3. Results and Discussion

3.1. Analysis of the Backscattering Characterization and Polarimetric Decomposition

The mean backscattering coefficients of the different polarimetric channels (HH, VV, and HV) of the nine land cover types in the study area were extracted, i.e., MF, BDL, CL, OF, AP, WT, BL, TS, and SLM. Table 4 and Figure 6a show the variation of the backscattering coefficients for each class at different polarizations of HH, VV, and HV. The backscattering intensity was lowest for WT, with values in the ranges of −25.56 to −10.33, −36.97 to −15.57, and −28.62 to −11.99 dB in the HH, VV, and HV channels, respectively. This was because the radar antenna could not receive echoes when the smooth water surface produces specular reflections. The backscattering intensity of TS was almost as low as that of WT due to the specular scattering of microwave radiation by the overlaying water [61]. The mean backscattering coefficients of MF in the HH, VV, and HV channels were −12.41, −18.18, and −12.96 dB, respectively.

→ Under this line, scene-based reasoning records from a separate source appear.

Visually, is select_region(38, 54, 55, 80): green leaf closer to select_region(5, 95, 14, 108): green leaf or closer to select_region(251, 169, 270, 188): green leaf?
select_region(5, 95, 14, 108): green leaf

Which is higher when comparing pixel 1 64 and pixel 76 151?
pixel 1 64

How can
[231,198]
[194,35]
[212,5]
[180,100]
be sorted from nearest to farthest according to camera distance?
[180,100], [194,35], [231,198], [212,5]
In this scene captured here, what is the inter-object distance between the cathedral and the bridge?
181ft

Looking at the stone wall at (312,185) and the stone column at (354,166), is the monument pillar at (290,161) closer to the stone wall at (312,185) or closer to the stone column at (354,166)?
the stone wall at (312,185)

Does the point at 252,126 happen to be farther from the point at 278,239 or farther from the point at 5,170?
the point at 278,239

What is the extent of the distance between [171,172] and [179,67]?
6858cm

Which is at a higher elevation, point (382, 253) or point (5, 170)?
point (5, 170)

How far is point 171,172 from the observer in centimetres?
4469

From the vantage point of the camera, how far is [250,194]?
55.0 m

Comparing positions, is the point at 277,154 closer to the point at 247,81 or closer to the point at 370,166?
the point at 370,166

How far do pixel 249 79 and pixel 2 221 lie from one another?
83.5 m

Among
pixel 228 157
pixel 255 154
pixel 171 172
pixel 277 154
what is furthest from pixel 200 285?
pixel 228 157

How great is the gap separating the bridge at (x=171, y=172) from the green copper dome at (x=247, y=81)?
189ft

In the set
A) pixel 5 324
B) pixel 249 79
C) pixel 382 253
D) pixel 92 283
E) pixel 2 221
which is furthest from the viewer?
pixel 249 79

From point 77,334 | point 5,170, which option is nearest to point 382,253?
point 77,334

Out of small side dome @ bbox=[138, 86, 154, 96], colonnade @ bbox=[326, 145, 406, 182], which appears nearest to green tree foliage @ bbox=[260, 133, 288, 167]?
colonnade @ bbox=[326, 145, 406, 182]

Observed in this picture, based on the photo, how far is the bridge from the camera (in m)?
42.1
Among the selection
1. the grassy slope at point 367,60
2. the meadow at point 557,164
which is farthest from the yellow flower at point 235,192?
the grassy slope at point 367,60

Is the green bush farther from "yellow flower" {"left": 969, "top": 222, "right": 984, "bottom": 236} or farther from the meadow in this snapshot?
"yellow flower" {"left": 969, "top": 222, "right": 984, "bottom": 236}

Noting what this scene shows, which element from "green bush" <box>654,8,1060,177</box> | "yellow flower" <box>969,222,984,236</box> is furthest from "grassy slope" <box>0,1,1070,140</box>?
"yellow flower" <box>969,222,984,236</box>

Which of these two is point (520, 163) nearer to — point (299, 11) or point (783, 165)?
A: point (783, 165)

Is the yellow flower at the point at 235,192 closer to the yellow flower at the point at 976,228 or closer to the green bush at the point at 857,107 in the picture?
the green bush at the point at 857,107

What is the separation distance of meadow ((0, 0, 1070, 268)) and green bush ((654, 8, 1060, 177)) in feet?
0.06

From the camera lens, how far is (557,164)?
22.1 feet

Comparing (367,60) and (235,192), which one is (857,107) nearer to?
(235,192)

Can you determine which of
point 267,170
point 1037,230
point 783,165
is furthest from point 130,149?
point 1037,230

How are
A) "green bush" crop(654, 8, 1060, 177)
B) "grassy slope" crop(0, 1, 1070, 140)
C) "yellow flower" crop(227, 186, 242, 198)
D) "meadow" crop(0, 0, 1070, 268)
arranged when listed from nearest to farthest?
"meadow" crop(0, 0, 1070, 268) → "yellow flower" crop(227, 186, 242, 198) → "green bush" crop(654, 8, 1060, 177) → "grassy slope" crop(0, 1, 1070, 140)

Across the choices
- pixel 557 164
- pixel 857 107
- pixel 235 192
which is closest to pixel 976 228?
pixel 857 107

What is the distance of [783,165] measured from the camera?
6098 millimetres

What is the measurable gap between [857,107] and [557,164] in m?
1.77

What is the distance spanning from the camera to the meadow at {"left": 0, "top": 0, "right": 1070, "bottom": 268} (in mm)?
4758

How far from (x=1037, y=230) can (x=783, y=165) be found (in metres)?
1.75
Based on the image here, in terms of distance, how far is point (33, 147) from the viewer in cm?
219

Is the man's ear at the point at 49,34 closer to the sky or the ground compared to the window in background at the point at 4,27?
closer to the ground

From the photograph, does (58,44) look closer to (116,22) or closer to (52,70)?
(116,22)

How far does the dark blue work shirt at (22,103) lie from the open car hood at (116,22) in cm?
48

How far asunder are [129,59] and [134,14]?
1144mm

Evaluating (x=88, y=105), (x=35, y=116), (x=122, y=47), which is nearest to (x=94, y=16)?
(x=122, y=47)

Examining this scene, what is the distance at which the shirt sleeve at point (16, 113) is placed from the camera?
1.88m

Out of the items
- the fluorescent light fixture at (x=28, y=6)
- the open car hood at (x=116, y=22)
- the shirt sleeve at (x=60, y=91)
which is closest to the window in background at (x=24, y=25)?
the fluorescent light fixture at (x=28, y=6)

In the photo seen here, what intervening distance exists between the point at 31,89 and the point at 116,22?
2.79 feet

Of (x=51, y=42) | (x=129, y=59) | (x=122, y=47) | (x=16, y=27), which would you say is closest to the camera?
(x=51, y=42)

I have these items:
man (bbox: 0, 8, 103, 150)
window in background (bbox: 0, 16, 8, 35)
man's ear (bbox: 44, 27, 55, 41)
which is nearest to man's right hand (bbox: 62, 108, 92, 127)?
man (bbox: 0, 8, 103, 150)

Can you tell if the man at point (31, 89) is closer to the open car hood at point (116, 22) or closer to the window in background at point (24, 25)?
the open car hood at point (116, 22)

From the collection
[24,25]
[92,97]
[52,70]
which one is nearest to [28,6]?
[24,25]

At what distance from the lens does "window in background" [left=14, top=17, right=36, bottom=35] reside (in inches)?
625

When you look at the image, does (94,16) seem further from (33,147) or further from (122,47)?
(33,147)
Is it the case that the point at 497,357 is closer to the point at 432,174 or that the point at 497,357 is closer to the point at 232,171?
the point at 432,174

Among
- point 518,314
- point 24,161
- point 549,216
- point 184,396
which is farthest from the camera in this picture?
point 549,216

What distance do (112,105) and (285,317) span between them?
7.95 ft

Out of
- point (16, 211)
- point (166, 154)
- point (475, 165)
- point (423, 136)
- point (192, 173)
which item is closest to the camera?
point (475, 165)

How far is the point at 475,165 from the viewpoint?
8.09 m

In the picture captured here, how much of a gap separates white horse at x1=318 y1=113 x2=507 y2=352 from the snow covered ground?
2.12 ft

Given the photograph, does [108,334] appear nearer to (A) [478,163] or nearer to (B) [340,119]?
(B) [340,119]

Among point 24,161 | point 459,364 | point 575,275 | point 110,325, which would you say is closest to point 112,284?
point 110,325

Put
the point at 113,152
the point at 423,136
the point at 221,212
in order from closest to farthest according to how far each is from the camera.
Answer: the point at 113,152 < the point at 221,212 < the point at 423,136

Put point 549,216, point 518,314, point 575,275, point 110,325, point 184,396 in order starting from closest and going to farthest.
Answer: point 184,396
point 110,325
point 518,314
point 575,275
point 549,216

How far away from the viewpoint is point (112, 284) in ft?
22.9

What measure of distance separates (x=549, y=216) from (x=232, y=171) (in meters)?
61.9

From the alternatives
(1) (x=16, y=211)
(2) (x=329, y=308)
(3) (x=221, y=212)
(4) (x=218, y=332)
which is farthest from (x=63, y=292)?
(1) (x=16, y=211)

Due to the depolarization of MF, its HV backscattering coefficient was lower than its HH and VV backscattering coefficients. Due to its distribution in shallow mudflats between the sea and land, the special underlying surface of MF resulted in the backscattering coefficients in the three channels being lower than those for OF and CL, and distinguished MF from the other classes. CL and BL had high backscattered coefficients due to their rough surface, resulting in the tensive scattering of electromagnetic waves. The highest backscattered coefficients were observed for BL due to its special geometry and surface materials, with a large dielectric constant. SMF had a high soil water content and dielectric constant and also had high backscattering values, especially in the HH polarization channel.
The target scattering matrix obtained from polarimetric SAR data usually reflects the mean scattering characteristics of the scattering target. However, polarimetric SAR target decomposition decomposes the complex scattering process of a surface echo to several single scattering matrices that are helpful for analyzing radar target scattering properties and interpreting the scattering mechanism of ground objects. Figure 7 shows the mean power of the three scatterings (surface scattering, double scattering, and volumetric scattering) for the Freeman and Yamaguchi decompositions of the training samples of each class on the Radarsat-2 image. MF, CL, and OF were all vegetation types and therefore volumetric scattering was the most useful approach, with OF having the highest value. MF had the lowest surface scattering and double scattering values and could be easily distinguished from CL and OF. The double scattering of BDL was highest in all classes, and was followed by TS. Surface scattering was the most useful approach for WT, which had low double scattering and volumetric scattering values, while AP had high surface scattering and volumetric scattering values and lower double scattering values. BL and SLM also had high surface scattering and volumetric scattering values and lower double scattering values due to reflectance from the bare surfaces.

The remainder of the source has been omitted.